Wednesday, February 15, 2017

Baubles & Beads

A few years ago, I made this dress.  I also made a matching velvet purse, but never got around to blogging about it.  Well, I am currently working with the scraps of the cherry silk/wool to make myself another dress, which reminded me of the bag.

I had some red velvet stashed away, and it was the perfect fabric to make a matching evening bag for my cherry gown.  Coincidentally, I used the same velvet to make an oversized rose hair accessory  many years ago, and ended up wearing it with this dress.

I started with Vogue 7354 as a pattern.  As drafted, there was hardly any room in the purse, and I wanted more of a round shaped accessory that might resemble a cherry, so I increased the diameter of the two circles that make up the bag.  Before cutting into velvet or spending a lot of time beading said velvet, I mocked up a version in some scrap fabric.  One circle was cut 1" larger in diameter than the original, the other 2" larger - I ended up using the larger of the two.

Some of the beads I found in my stash, but I did have to make a trip to JoAnn Fabrics to find the larger ones.  My initial idea was to really go for a cherry inspired look, so I thought I would add beaded leaves near the handles.  Unfortunately (or perhaps fortunately, as it turns out) time was against me, and the beaded leaves never materialized.

Then I had to test out my beading pattern.  If I hated it, I could scrap the beads and go for a plain velvet bag.  But where would the fun be in that?

A scrap of cotton doubled as interfacing and a means to mark my beading pattern.

I basted the two layers together with red silk thread.  The thread almost disappeared into the nap of the velvet, but did leave a slight trail that I could follow while applying the beads.  And since the basting was invisible after the beading process, there was no need to remove those stitches.  Hooray!

I was not about to fight with this velvet and a zipper foot and hope that the top stitching would look decent on the first go, so I knew I would be hand-picking the zipper.  

I decided to add beads along that stitching line.  A few years ago I saw this technique in Threads Magazine used on a center back zipper for a dress, and I thought it would work nicely for this bag.

I was a bit concerned that the embroidery hoop might leave a mark in this napped fabric so I decided to make the beaded portion of the design fit within that hoop.  

As it turns out, the gathered velvet really masks where the beads stop, so there was no problem there.  And a quick blast of steam from the iron solved the ridged hoop issue.

The final bit of beading was adding the large rondelles to the middle of the gridded pattern.  One side down, one to go!

Once the beading was complete, it was time to stitch everything together.

Gathering velvet fabric is a real pain, let me tell you!  But I did manage to get it done without breaking a thread, thank goodness.

The velvet pieces were basted together before sending them through the machine.  

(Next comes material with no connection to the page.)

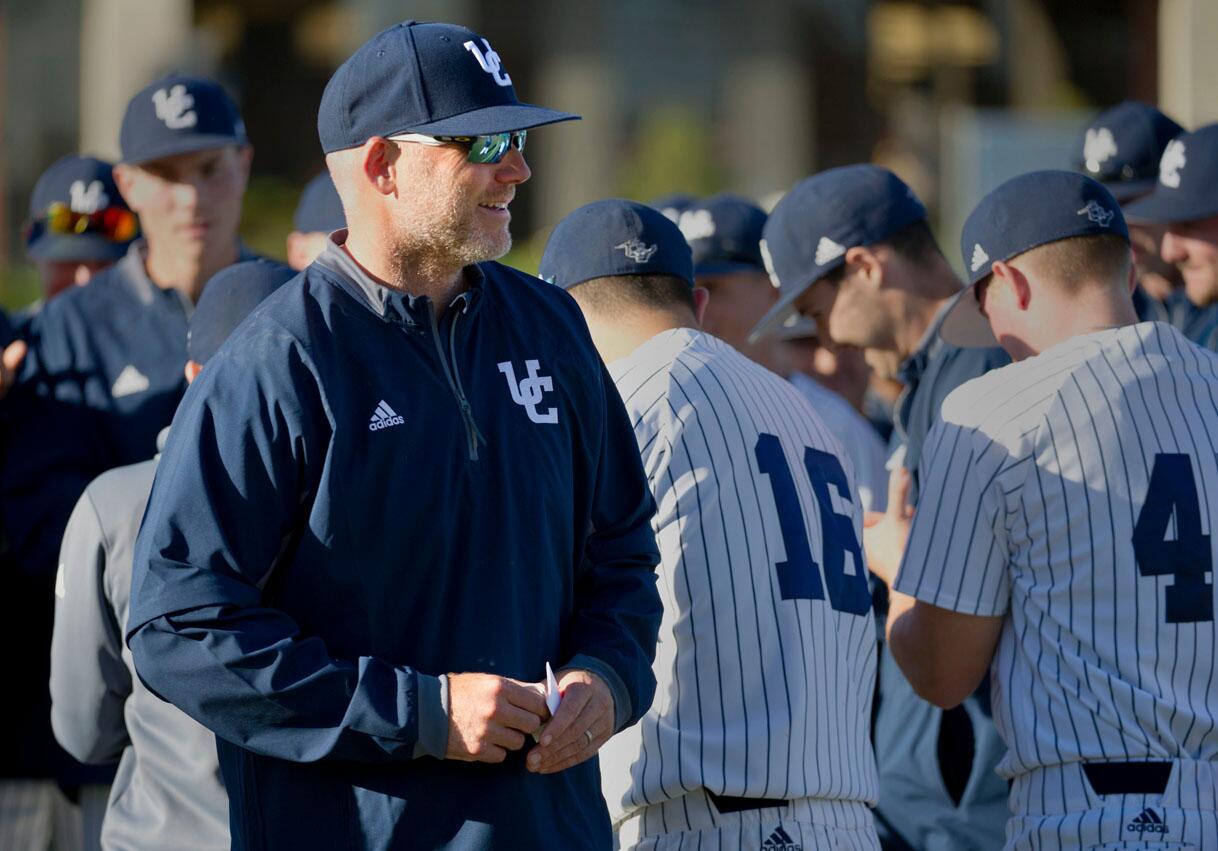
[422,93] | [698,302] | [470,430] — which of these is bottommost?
[698,302]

Yes, I was in a rush, but I really did not want to rip any seams out, and without a walking foot, I just do not trust that my machine will behave.

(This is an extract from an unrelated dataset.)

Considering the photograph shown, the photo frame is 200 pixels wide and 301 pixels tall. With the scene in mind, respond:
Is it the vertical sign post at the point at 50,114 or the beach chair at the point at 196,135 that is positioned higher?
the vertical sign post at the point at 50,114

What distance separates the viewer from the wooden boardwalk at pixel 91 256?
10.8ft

My basting served me well, and everything went together painlessly (although I can vividly recall thinking that this outfit was never going to be finished on time!).

This lining fabric was not my first choice.  With no time to find something I liked better, I had to go with something that I had on hand.  

I prefer lighter colors in handbag linings because it makes it easier to find what you are looking for, and I thought the cherry print was a cute callback to the cherry print fabric of the dress.

And it doesn't get much easier than working with a quilting cotton!  That is one well behaved fabric.

A pocket was added to each side of the lining. 

And there we have it.

Another accessory finished just in the nick of time.  And I think I like this one better without the green beaded leaves.  It is certainly more versatile this way.  

And I was pretty pleased that I did not have to use some old boring black clutch to complete my outfit!